E se agora ele saísse esfaqueando com lâminas envenenadas aos humanos inocentes também?! O pensamento a fez estremecer.
Sentindo necessidade de se desculpar por qualquer infortúnio futuro, Yukari virou-se para a pessoa mais próxima a si naquele momento:
—Sinto muito pelo incômodo, você deve estar ocupado com os exames finais se aproximando, senpai.
—Não é sua culpa, Aiha sabe ser bastante persuasiva. — Tanaka-senpai respondeu — E na verdade também me preocupa que ela ou qualquer amiga dela possam estar andando sozinhas na rua… e não acho que aquela espada de bambu será de grande ajuda também. — ele lançou um olhar para a representante andando mais à frente com a bicicleta ao lado e a espada de bambu nas costas — Na verdade, se tivesse que chutar eu diria que aquilo tem mais chance de causar problemas, do que evitá-los.
Yukari assentiu concordando.
—O clube de investigação paranormal está achando que os desastres recentes significam que a raposa não foi realmente exorcizada e está de volta à cidade ainda mais irritada. — Yonekura-kun comentou olhando-os por cima do ombro, e então se virando para Sakura-chan á sua direita perguntou: — Sakura-chan, seu tio por acaso não vende amuletos no atacado?
—O clube paranormal acha que um escorregão que você levar na rua por causa de um pouco de gelo é culpa de uma raposa. — a representante respondeu com descaso, embora Yukari achasse que, na verdade, talvez eles não estivessem de todo errado… — E esse clube ainda existe afinal? Achei que tinha sido extinto e a sala transformada em depósito com os membros prestes a se formar.

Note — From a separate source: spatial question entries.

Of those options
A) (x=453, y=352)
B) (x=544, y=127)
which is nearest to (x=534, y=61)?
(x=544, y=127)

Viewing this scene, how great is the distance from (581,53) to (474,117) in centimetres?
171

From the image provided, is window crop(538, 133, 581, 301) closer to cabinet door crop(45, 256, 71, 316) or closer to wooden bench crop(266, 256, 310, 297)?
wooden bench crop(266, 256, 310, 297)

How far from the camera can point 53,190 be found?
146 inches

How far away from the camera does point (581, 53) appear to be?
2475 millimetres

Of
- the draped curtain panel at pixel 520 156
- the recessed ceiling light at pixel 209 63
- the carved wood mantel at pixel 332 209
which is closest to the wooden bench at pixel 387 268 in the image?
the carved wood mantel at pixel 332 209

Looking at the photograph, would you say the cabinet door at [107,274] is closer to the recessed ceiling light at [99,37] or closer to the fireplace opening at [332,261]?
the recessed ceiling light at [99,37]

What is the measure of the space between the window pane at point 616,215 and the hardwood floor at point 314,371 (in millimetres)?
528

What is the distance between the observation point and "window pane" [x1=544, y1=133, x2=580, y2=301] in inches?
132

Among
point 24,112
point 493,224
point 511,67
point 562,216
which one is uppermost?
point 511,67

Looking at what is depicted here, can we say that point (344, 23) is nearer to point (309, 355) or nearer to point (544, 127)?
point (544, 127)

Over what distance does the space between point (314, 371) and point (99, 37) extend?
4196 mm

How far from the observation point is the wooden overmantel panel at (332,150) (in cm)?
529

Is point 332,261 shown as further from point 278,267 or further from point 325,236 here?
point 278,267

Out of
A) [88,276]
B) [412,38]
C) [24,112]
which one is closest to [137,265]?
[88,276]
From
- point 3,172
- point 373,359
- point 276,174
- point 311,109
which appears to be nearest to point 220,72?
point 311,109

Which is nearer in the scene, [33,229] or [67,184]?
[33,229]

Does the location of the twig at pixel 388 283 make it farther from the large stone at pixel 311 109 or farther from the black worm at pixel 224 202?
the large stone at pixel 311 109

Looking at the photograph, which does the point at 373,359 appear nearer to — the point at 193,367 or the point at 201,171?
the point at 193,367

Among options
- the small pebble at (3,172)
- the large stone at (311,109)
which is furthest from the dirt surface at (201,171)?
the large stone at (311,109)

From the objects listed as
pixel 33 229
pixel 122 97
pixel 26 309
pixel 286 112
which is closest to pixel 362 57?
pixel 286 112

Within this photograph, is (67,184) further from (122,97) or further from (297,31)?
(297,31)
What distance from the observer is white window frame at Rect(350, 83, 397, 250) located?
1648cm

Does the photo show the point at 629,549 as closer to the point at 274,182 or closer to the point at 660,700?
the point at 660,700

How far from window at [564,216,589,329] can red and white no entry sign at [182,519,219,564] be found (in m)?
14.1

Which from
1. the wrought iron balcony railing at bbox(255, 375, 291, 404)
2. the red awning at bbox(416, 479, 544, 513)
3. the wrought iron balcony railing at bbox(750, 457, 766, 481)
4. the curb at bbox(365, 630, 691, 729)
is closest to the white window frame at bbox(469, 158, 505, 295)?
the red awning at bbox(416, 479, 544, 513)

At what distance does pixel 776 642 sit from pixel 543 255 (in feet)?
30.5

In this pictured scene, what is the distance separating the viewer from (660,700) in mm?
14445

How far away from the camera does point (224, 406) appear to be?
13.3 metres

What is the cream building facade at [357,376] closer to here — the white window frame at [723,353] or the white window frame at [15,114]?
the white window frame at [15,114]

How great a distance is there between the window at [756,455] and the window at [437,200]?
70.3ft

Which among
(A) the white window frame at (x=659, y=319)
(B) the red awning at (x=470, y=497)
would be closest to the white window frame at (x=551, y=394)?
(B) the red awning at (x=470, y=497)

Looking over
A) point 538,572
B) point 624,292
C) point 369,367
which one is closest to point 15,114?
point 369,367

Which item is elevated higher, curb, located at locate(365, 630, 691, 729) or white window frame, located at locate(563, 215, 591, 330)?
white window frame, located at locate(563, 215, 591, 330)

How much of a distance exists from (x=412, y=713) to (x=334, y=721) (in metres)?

—Ainda resta um deles. — Kaoru respondeu — Embora os membros mais velhos continuem frequentando mesmo depois de já terem dado baixa do clube, acho que ele terá que dá duro para recrutar membros novos na primavera se quiser manter o clube aberto.
—Esse clube é uma grande perda de tempo. — a representante bufou — Hiroshin, você foi muito condescendente como presidente: deveria tê-lo encerrado de uma vez e redirecionado os fundos para o clube de literatura! A rua da Nishiwake é na próxima esquina. Além do mais, todos sabem que essas histórias de fantasmas e raposas são apenas superstições que a cidade usa para lucrar atraindo turistas trouxas, nada disso existe de verdade.
Mas, pouco antes de virarem a esquina, a aparente tranquilidade foi logo quebrada pelo som alto de uma batida de metal.
—Sua geringonça estúpida! — uma criança reclamava dando vários chutes em uma máquina de venda na calçada a poucos metros dali — Por que não me dá logo o que eu quero?! Tá querendo brigar seu otário?!
Yukari empalideceu, claro que sim, toda essa história de raposas era só uma superstição para atrair turistas…
Atrás da criança estava um monge com uma grande caixa de madeira pendurada às costas que pegou a criança por debaixo dos braços e a ergueu do chão.
—Me solta estúpido ou eu juro que te transformo em lenha para…! — começou a reclamar chutando o ar inutilmente.
—Aquela criança ali está descontrolada. — Sakura-chan comentou — Será que o monge é pai dele? Se bem que eu nunca falaria assim com meu pai…
—Deve ser excesso de açúcar. — Yukari pigarreou — Hã… não devíamos ir? Está ficando mais esc…!
—Ei! Você aí mulher! — Yukari enrijeceu com o chamado.
—Isso foi para alguma de nós? — Kaoru perguntou confusa.
—Acho que n… — tentou dizer.
—É! Estou falando com você: a mulher tediosa de tranças! — o garotinho insistiu, ele havia parado de se debater e, ainda sendo carregado pelo monge, olhava e apontava-a petulantemente — Não finja que não me escutou e venha aqui agora mesmo!
—Mas que garotinho mais atrevido! — Tanaka-senpai exclamou surpreso.
—Shibuya, acho que ele está falando com você. — a representante comentou ironicamente virando-se com uma sobrancelha arqueada.
—Ah… ah sim, acho que sim. — foi forçada a admitir — Talvez tenha me reconhecido da pousada, ele pode ser um dos clientes…
—Ah! — Sakura-chan estalou os dedos — Já sei: ele e a criança que estava comendo açúcar o bastante para colocar alguém em coma diabético no raposa encantada, lembram? O monge também estava lá!
—Mas então isso significa que ele é irmão…! — Kaoru começou a dizer com espanto.
—Muito obrigada por me acompanharem até aqui, mas acho que posso ir o resto do caminho sozinha agora!
Yukari apressou-se a interrompê-la, curvando-se em gratidão e atravessando a rua correndo — sem o menos olhar para os dois lados antes, talvez pela primeira vez na vida — antes que qualquer um deles pudesse impedi-la, tão nervosa que, por um momento, se esqueceu do temor e desconforto que aquele “monge” lhe causava, até que já estivesse bem diante dele.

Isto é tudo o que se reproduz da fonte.